_Written problem_
Reproduce the following material verbatim, preserving every line in its original order.

========================================

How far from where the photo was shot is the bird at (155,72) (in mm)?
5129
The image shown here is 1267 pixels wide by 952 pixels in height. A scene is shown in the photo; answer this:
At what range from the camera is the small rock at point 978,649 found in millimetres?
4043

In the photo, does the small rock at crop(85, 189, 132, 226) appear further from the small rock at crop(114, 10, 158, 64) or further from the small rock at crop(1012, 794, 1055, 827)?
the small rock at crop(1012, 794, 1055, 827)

========================================

_Exercise result_
How far from where the photo was shot is the bird at (155,72) (in mm)?
5129
The image shown here is 1267 pixels wide by 952 pixels in height. A scene is shown in the photo; answer this:
At what range from the camera is the small rock at point 978,649 found in millimetres?
4043

In the photo, does the small rock at crop(85, 189, 132, 226) appear further from the small rock at crop(114, 10, 158, 64) or further from the small rock at crop(1012, 794, 1055, 827)?
the small rock at crop(1012, 794, 1055, 827)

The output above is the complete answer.